Search code examples
pythonjsonpython-3.xconfiguration-files

Best way to store dicts, regex and variables in external file?


For configuration purposes, if I store an "easy" regex in a JSON file and load it into my Python program, it works just fine.

{
    "allow": ["\/word\/.*"],
    "follow": true
},

If I store a more complex regex in a JSON file, the same Python program fails.

{
    "allow": ["dcp\=[0-9]+\&dppp\="],
    "follow": true
},

That's the code that loads my JSON file:

src_json = kw.get('src_json') or 'sources/sample.json'
self.MY_SETTINGS = json.load(open(src_json))

and the error is usually the same, pointing my online searches to the fact, that regular expressions should not be stored in JSON files.

json.decoder.JSONDecodeError: Invalid \escape: line 22 column 38 (char 801)

YAML files seem to have similar limitations, so I shouldn't got down that way I guess.

Now, I've stored my expression inside a dict in a separate file:

mydict = {"allow": "com\/[a-z]+(?:-[a-z]+)*\?skid\="}

and load it from my program file:

exec(compile(source=open('expr.py').read(), filename='expr.py', mode='exec'))

print(mydict)

Which works and would be fine with me - but it looks a bit ... special ... with exec and compile.

Is there any reason not to do it in this way?
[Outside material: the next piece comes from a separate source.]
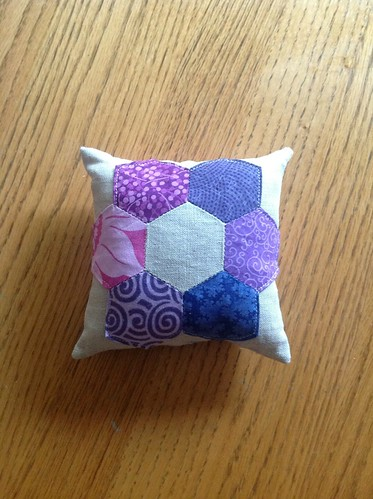 Perfectly purple paper pieced pin pillow! (say that fast five times!) | by vardewoman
Is there a better way to store complex data structures and regular expressions in external files which I can open / use in my program code?


Solution

  • First, regular expressions can be stored as JSON, but need to be stored as valid JSON. This is the cause of your JSONDecodeError in the example.

    There are other answers here on SO, that explain how to properly encode/decode regex as valid JSON, such as: Escaping Regex to get Valid JSON

    Now, the other pieces of your question start to go into more best practices and opinions.

    As you've seen, you certainly can declare & use variables from other files:

    test_regex.py

    my_dict = {'allow': 'com\\/[a-z]+(?:-[a-z]+)*\\?skid\\='}
    

    script.py

    from test_regex import mydict
    mydict
    {'allow': 'com\\/[a-z]+(?:-[a-z]+)*\\?skid\\='}
    

    However, this is a pretty different feeling use case. In our JSON example, the information is set in a way that we expect it to be more easily configurable - different JSON files could be used (perhaps for different environment configurations) each with different regex. In this example, we don't assume configurability but instead the test_regex is used for separation of concerns and readability.